To maintain stable genomes and to avoid cancer and aging, cells need to repair a multitude of deleterious DNA lesions, which arise constantly in every cell. Processes that support genome integrity in normal cells, however, allow cancer cells to develop resistance to radiation and DNA-damaging chemotherapeutics. Chemical inhibition of the key DNA repair proteins and pharmacologically induced synthetic lethality have become instrumental in both dissecting the complex DNA repair networks and as promising anticancer agents.

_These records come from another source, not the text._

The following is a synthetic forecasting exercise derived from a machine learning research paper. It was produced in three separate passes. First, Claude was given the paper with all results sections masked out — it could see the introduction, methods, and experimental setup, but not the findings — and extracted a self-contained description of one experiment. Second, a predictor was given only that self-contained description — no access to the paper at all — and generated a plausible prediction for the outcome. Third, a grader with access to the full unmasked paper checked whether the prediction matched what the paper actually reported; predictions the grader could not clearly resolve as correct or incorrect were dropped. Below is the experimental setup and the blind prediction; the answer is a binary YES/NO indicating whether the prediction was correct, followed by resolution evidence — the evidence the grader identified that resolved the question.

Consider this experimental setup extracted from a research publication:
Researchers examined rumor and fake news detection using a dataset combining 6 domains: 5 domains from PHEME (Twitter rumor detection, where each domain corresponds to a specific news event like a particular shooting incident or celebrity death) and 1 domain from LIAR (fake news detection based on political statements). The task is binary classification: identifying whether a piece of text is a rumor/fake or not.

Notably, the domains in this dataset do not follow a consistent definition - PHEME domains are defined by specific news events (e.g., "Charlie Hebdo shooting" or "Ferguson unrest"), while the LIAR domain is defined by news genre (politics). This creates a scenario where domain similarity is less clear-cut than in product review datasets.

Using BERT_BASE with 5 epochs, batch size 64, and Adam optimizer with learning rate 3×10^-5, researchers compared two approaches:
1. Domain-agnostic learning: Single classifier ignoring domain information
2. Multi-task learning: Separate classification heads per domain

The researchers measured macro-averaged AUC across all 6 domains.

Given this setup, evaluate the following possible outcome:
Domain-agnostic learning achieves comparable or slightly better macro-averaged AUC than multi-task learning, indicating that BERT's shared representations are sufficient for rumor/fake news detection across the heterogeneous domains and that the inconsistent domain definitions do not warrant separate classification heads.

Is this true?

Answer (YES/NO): NO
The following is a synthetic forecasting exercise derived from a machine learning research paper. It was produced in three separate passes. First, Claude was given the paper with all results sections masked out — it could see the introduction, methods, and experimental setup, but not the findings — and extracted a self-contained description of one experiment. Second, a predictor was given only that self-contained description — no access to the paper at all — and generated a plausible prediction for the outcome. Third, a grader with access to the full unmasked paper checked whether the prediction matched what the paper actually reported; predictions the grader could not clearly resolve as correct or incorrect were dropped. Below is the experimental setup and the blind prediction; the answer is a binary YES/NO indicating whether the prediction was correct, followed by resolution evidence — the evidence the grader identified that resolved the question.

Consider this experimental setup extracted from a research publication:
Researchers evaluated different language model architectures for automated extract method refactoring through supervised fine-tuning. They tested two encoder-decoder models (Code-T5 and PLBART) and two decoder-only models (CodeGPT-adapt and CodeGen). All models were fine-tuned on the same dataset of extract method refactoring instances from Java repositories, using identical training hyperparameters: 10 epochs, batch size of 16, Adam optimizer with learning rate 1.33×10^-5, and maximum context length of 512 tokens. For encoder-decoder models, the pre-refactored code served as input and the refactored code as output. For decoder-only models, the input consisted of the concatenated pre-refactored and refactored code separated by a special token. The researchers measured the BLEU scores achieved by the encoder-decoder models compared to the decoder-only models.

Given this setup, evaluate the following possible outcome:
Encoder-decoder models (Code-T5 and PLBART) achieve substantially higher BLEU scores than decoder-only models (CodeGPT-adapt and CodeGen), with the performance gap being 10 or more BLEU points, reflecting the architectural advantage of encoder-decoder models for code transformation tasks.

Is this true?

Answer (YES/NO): NO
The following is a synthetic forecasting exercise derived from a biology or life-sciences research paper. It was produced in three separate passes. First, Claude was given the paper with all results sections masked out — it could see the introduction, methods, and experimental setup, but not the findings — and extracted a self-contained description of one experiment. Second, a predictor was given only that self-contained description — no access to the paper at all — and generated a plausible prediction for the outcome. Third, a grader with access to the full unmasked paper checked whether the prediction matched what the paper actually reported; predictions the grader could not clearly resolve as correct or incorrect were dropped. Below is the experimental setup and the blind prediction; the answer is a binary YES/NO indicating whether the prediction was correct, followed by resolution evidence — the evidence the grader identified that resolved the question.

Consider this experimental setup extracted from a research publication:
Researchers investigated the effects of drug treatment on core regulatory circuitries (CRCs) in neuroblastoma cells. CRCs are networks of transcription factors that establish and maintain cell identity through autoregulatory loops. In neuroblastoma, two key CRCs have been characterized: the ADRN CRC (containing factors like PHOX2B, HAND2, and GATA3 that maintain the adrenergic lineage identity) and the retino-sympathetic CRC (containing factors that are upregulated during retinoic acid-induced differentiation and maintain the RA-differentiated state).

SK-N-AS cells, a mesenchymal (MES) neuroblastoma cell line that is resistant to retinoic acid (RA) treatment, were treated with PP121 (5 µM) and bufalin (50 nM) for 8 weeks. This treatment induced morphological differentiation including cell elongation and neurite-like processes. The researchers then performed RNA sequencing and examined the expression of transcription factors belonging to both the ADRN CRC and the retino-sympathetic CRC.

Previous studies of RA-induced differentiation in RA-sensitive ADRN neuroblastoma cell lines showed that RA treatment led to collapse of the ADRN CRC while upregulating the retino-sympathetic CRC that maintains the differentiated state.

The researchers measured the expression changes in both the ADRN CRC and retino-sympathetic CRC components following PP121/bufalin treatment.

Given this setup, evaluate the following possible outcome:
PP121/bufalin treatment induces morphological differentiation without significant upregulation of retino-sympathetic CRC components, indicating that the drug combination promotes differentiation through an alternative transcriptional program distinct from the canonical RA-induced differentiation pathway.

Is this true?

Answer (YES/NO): YES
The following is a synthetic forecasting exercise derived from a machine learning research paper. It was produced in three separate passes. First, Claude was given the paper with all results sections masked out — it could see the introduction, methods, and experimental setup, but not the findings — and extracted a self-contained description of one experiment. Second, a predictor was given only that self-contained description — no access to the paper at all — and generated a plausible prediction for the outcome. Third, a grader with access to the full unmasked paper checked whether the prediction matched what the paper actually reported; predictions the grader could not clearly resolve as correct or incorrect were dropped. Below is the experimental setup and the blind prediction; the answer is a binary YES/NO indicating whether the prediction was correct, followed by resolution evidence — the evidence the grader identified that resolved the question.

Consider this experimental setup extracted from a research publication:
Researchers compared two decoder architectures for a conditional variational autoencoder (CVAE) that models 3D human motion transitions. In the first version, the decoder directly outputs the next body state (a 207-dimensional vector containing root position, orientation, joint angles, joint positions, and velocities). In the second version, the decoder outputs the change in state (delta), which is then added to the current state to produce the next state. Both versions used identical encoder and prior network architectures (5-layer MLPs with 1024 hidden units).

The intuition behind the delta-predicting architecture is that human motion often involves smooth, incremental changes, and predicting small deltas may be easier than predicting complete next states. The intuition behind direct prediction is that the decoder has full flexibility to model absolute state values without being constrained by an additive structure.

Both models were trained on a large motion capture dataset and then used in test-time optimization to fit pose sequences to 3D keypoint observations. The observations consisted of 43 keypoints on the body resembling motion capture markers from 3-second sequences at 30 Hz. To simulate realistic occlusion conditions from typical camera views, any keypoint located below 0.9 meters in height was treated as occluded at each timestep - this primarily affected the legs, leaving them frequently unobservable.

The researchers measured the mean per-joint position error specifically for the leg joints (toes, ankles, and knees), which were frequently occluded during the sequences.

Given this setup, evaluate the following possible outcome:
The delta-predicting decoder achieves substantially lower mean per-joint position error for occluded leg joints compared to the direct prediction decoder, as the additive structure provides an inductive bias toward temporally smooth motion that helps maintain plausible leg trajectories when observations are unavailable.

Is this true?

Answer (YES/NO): YES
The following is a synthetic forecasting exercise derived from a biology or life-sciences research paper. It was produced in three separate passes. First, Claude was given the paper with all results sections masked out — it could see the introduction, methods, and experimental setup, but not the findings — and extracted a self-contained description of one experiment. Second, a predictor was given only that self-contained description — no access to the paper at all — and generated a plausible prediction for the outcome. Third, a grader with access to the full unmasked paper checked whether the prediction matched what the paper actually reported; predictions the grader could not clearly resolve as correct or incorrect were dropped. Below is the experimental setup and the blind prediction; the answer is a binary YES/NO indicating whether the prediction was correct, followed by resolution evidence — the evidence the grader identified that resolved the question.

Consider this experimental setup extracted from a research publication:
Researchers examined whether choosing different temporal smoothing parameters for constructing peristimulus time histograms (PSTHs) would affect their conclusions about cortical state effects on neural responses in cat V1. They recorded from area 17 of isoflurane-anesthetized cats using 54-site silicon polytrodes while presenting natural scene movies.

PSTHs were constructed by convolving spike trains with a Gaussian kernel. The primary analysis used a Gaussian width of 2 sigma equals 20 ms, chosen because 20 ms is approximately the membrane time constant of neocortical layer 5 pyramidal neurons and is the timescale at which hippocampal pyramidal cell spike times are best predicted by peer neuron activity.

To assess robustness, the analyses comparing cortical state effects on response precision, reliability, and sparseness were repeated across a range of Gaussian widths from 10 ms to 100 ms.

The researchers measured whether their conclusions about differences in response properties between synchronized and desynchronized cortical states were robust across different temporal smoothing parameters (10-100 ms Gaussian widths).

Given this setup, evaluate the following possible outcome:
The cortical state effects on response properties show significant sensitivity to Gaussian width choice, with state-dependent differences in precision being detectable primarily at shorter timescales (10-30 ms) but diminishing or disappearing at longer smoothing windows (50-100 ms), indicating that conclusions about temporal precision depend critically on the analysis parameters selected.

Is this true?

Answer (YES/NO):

The difficulty in capitalizing on synthetically lethal interactions in cancer cells is that many potential targets do not possess well-defined small-molecule binding determinates. In this review, we discuss several successful campaigns to identify and leverage small-molecule inhibitors of the DNA repair proteins, from PARP1, a paradigm case for clinically successful small-molecule inhibitors, to coveted new targets, such as RAD51 recombinase, RAD52 DNA repair protein, MRE11 nuclease, and WRN DNA helicase.

中文翻译：

---

研究和癌症治疗中针对 DNA 修复和 DNA 修复缺陷的小分子抑制剂

为了维持稳定的基因组并避免癌症和衰老，细胞需要修复大量有害的 DNA 损伤，这些损伤在每个细胞中不断出现。然而，支持正常细胞基因组完整性的过程却使癌细胞能够对辐射和损伤 DNA 的化疗药物产生抵抗力。关键 DNA 修复蛋白的化学抑制和药理学诱导的合成致死作用已成为剖析复杂 DNA 修复网络和作为有前途的抗癌药物的工具。利用癌细胞中的综合致死相互作用的困难在于，许多潜在靶标不具有明确的小分子结合决定因素。在这篇综述中，我们讨论了几项成功的活动，以识别和利用 DNA 修复蛋白的小分子抑制剂，从 PARP1（临床上成功的小分子抑制剂的范例案例）到令人垂涎的新靶点，例如 RAD51 重组酶、RAD52 DNA 修复蛋白质、MRE11 核酸酶和 WRN DNA 解旋酶。